Gözlerimi açtıqımda yatakdaydım noldu bana her tarafım ağrıyo.En son hatırladığım şey serenity’in ve elena’nın çığlıgıydı.Olaylar gittikçe garipleşiyo..Herkeze noluo böle anlamadım..Herkez bir kötü bir iyi oluo.Hızlıca yataktan kalktım burası neresi gözlerimi ovuşturdum daha ner qöre bilmek için.ve sonra anladım ki burası Emrelerin sıgınağıydı…

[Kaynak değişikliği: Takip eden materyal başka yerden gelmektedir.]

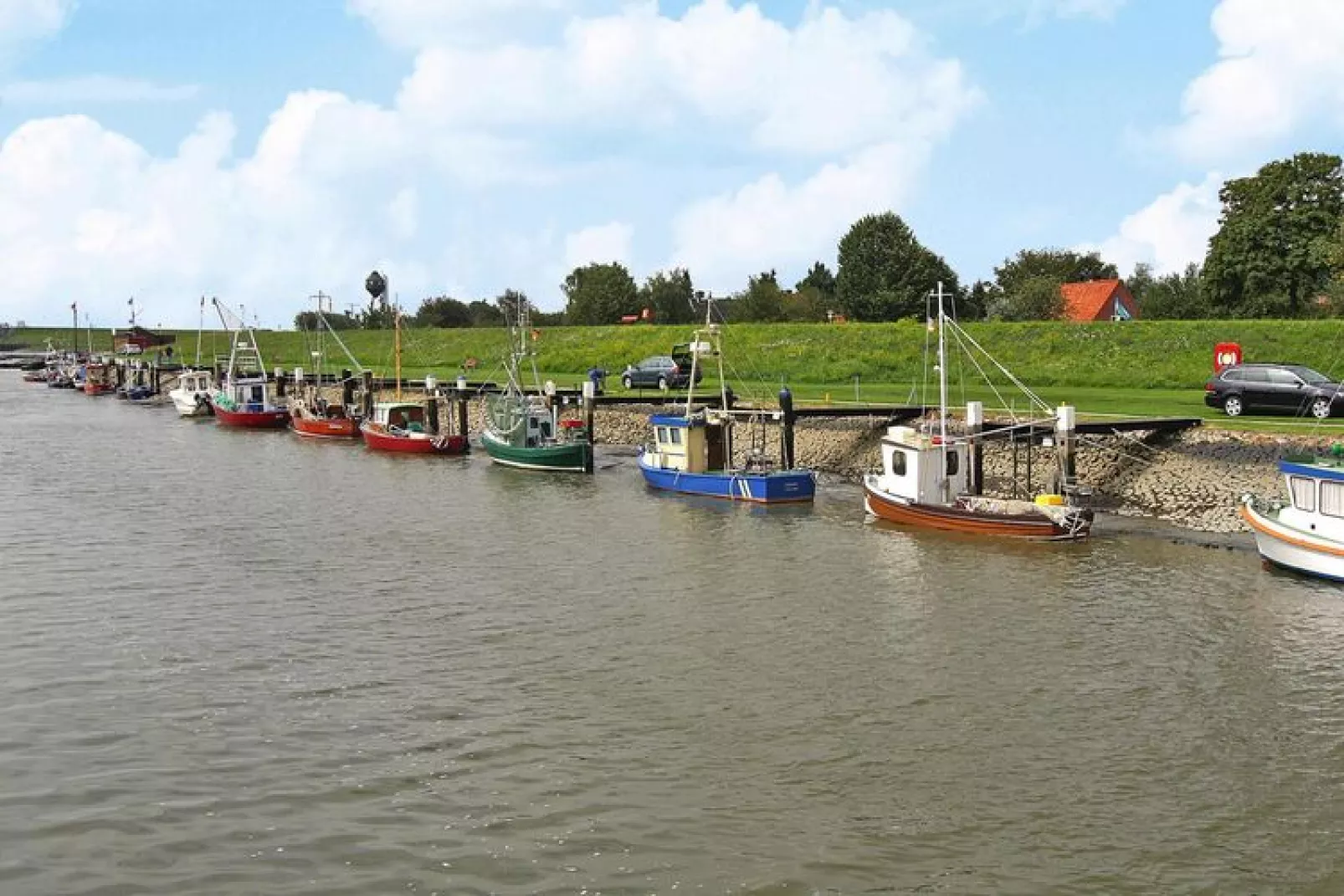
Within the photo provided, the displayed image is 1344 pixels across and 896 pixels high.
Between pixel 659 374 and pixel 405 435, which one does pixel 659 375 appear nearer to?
pixel 659 374

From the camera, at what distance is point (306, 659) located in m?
24.9

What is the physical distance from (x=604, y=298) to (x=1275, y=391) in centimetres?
10877

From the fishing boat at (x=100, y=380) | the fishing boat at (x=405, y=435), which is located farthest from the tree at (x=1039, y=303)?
the fishing boat at (x=100, y=380)

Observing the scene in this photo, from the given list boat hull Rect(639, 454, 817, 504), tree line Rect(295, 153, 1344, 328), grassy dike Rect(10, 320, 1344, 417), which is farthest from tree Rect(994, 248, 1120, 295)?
boat hull Rect(639, 454, 817, 504)

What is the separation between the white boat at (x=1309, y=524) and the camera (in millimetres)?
30922

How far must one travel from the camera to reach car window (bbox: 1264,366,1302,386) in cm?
4569

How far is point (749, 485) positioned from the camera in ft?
152

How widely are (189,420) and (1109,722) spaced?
279 feet

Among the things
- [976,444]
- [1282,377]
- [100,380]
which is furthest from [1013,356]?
[100,380]

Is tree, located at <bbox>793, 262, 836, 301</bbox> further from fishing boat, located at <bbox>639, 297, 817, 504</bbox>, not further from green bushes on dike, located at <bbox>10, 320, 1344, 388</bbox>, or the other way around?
fishing boat, located at <bbox>639, 297, 817, 504</bbox>

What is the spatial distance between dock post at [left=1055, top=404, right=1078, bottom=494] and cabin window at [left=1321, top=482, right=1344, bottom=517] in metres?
9.22

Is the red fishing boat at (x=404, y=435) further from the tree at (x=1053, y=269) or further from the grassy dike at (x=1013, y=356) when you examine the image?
the tree at (x=1053, y=269)

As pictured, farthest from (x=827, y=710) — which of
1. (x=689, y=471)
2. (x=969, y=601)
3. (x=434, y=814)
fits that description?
(x=689, y=471)

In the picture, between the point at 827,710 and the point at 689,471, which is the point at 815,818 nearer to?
the point at 827,710
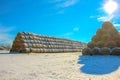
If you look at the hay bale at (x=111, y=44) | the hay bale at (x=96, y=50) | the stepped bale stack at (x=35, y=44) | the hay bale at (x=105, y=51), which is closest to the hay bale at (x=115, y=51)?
the hay bale at (x=105, y=51)

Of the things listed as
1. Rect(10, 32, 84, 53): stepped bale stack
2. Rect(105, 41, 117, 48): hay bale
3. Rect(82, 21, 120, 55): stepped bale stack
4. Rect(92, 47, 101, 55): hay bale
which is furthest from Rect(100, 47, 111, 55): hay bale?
Rect(10, 32, 84, 53): stepped bale stack

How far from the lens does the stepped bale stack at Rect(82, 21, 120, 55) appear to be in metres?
8.23

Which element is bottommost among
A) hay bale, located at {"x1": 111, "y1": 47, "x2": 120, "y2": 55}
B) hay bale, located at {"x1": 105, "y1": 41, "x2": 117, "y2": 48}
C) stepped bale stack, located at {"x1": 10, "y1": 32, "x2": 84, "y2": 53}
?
hay bale, located at {"x1": 111, "y1": 47, "x2": 120, "y2": 55}

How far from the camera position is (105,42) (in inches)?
340

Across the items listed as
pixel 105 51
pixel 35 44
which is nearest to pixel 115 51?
pixel 105 51

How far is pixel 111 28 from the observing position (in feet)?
29.9

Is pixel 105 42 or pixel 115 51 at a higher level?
pixel 105 42

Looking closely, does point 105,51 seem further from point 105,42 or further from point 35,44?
point 35,44

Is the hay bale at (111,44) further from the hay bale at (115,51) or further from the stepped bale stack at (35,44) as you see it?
the stepped bale stack at (35,44)

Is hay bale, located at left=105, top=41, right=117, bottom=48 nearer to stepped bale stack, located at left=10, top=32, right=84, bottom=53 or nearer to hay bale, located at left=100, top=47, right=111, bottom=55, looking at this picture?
hay bale, located at left=100, top=47, right=111, bottom=55

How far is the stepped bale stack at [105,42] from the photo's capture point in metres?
8.23

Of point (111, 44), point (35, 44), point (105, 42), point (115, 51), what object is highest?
point (35, 44)

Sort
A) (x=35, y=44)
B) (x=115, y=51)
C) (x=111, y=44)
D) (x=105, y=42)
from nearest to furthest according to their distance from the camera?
(x=115, y=51) < (x=111, y=44) < (x=105, y=42) < (x=35, y=44)

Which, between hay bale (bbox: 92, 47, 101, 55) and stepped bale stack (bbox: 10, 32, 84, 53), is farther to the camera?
stepped bale stack (bbox: 10, 32, 84, 53)
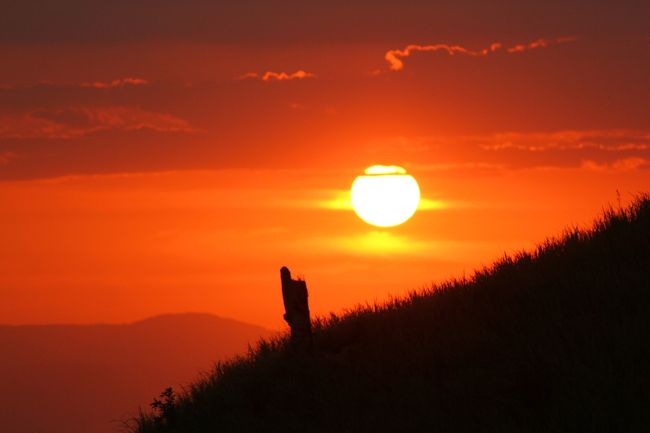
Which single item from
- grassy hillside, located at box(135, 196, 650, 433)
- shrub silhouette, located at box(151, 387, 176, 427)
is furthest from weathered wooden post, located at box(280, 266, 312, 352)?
shrub silhouette, located at box(151, 387, 176, 427)

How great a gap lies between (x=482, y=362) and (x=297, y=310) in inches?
145

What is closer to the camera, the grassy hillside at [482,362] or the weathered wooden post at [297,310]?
the grassy hillside at [482,362]

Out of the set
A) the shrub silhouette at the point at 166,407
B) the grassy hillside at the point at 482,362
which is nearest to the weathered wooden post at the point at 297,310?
the grassy hillside at the point at 482,362

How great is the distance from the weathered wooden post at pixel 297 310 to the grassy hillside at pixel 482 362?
0.30 meters

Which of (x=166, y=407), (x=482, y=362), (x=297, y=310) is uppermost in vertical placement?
(x=297, y=310)

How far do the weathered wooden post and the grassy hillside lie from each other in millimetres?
300

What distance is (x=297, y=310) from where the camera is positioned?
17125 mm

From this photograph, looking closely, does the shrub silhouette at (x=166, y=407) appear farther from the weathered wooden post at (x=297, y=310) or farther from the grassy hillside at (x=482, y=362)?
the weathered wooden post at (x=297, y=310)

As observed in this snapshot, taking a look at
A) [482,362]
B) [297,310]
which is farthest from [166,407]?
[482,362]

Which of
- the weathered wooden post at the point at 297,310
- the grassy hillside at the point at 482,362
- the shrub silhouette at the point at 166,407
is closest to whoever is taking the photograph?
the grassy hillside at the point at 482,362

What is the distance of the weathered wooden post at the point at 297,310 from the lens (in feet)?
55.7

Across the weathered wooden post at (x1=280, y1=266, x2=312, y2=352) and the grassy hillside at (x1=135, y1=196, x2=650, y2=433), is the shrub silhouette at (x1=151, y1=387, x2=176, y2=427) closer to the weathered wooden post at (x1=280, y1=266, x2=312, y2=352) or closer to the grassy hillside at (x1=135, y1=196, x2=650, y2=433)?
the grassy hillside at (x1=135, y1=196, x2=650, y2=433)

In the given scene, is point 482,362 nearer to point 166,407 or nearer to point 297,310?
point 297,310

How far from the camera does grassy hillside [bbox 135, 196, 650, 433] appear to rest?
13.4 metres
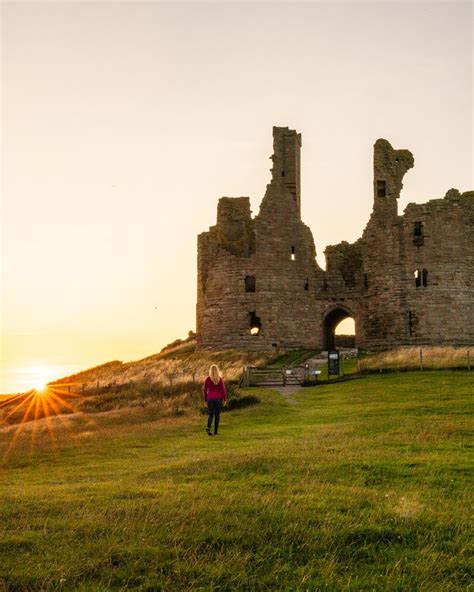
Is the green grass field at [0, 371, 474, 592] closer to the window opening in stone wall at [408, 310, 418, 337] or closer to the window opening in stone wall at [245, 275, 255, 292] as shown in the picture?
the window opening in stone wall at [408, 310, 418, 337]

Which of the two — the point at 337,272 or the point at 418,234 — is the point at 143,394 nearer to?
the point at 337,272

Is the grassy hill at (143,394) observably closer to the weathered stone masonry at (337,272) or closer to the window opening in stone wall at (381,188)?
the weathered stone masonry at (337,272)

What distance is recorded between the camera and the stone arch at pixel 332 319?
45.5 metres

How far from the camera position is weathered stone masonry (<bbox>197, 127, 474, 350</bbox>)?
41.2 meters

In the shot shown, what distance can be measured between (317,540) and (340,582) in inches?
40.7

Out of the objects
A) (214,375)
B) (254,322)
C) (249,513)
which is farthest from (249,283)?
(249,513)

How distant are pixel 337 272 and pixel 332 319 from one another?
399cm

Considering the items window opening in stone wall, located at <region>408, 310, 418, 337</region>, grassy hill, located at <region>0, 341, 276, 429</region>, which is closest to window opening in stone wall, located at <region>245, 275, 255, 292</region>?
grassy hill, located at <region>0, 341, 276, 429</region>

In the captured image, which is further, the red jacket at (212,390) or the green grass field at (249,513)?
the red jacket at (212,390)

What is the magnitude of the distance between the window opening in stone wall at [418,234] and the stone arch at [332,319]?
6.45 meters

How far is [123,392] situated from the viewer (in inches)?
1240

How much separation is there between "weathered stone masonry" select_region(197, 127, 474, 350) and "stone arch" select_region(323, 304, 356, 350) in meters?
0.14

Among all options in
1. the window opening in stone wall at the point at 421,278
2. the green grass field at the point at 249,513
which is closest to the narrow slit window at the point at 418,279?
the window opening in stone wall at the point at 421,278

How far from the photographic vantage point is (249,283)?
44.5 meters
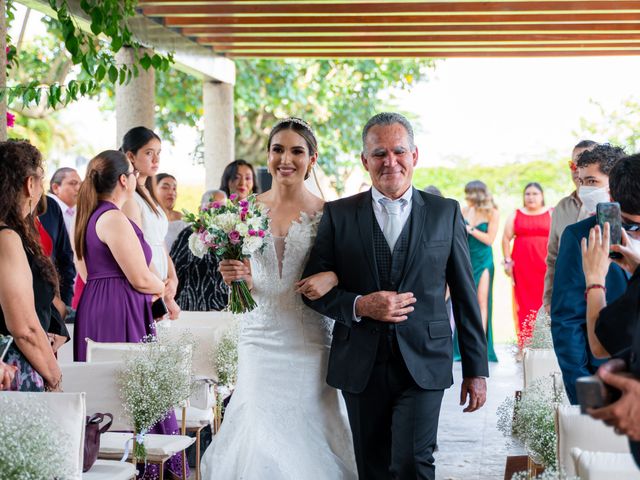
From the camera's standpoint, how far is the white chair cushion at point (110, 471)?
4594mm

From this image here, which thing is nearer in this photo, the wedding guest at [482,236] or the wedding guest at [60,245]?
the wedding guest at [60,245]

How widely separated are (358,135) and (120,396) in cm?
1653

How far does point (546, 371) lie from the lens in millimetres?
5578

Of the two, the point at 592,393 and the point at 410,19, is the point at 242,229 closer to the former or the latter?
the point at 592,393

Odanın kapısını açınca Doruk’u gördüm yakışıklılıyla kapımda nöbet tutuyordu ah canım ikinci fovori çoçuğum çaktırmayın..
“Doruk?”
“nisan?”
“ah.umm naber” dedim tam bir malım.
“ii sen”
“şey evet iiim bende”
“evet ii gözüküyorsun”
“saol”
“şey emre seni büyük salona götürmemi istedi”
“pekala gidelim” dedim..
5dk sonra..
İçeri girdiğimde herkez oturmuş bir şeyler konuşuyordu.Deniz emre ebru heyra sinem tuqçe beyza ve can –yani James gerçek adı can- vardı.
“Beyza?can?”
“nisan” diye çıyakladı beyza..bana gelip sarıldı bende ona..
“seni özlemişim nisan”
“bende seni beyza”
“ikizim nasıl”
“ölü qibi”
“off özledim onu”
“sahi o nerde”diye sordum.
“uyuyo hala uyukucu” dedi can. Oda qelip bana sarıldı bende ona.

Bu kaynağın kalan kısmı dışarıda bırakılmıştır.